原文:
学問・思想・宗教などについて触れていても、私自身がそれらを正しいと考えているわけではありません。

 

 

序文

私たちが学生の頃から教えられてきたことに、すべての人間に授けられた天賦の権利として「自由」と「平等」というものがあります。この「自由」と「平等」の権利が謳われた最初期のフランス革命を巡る知られざる歴史や批判というのは当然存在します。

最も早くフランス革命およびフランスの人権思想を批判したのが保守思想の祖とされるイギリスの政治思想家のエドマンド・バークですが、私たちが一般的に認識する保守というものとは違う、革命当時の出来事を背景とした評論などが実際の彼の政治信条を固めている部分があると思います。

フランス革命とは何だったのか、人権思想とは何なのかを考えるうえで、外せないと思われるのが、ジャコバン主義者とは何者なのか、だれがジャコバン主義者を革命に駆り立てたのか、彼らはどういった正義を思い描き、何を実践したのかを見ていく必要があります。

自由と平等の権利は、人間の猜疑心や虚栄心、残虐さや野蛮さといったものと無関係ではないということを私は改めて指摘しなければならないと思っています。

ほとんどすべての日本人が知らないフランス革命と人権思想の闇について触れているバークの言及について触れていきたいと思います。

引用文

フランスのジャコバン主義者にとって曖昧な性交渉は何の恥辱でもなく、婚姻生活は最も俗悪な同棲と変わるところがない。子供は両親の咽喉笛に切りつけるよう、母親は慈愛心を忘れるように教えられる。彼女らは自分の党派への愛着を証明すべく、自分の胎内から出た者の腸を血塗れの手で搔きむしることさえ躊躇うな、と教えられる。

参照データ:

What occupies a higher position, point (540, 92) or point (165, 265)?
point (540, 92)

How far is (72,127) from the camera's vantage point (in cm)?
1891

課題一覧:
1. 上の原文のうち、「学問・思想・宗教などについて」で始まり「かを見ていく必要があります。」に至るまでの部分を、一字も変えずに書き写すこと。
2. 原文によると、フランス革命およびフランスの人権思想を最も早く批判した人物はだれか。

課題別解答:
1.
学問・思想・宗教などについて触れていても、私自身がそれらを正しいと考えているわけではありません。

 

 

序文

私たちが学生の頃から教えられてきたことに、すべての人間に授けられた天賦の権利として「自由」と「平等」というものがあります。この「自由」と「平等」の権利が謳われた最初期のフランス革命を巡る知られざる歴史や批判というのは当然存在します。

最も早くフランス革命およびフランスの人権思想を批判したのが保守思想の祖とされるイギリスの政治思想家のエドマンド・バークですが、私たちが一般的に認識する保守というものとは違う、革命当時の出来事を背景とした評論などが実際の彼の政治信条を固めている部分があると思います。

フランス革命とは何だったのか、人権思想とは何なのかを考えるうえで、外せないと思われるのが、ジャコバン主義者とは何者なのか、だれがジャコバン主義者を革命に駆り立てたのか、彼らはどういった正義を思い描き、何を実践したのかを見ていく必要があります。

2. 保守思想の祖とされるイギリスの政治思想家、エドマンド・バーク。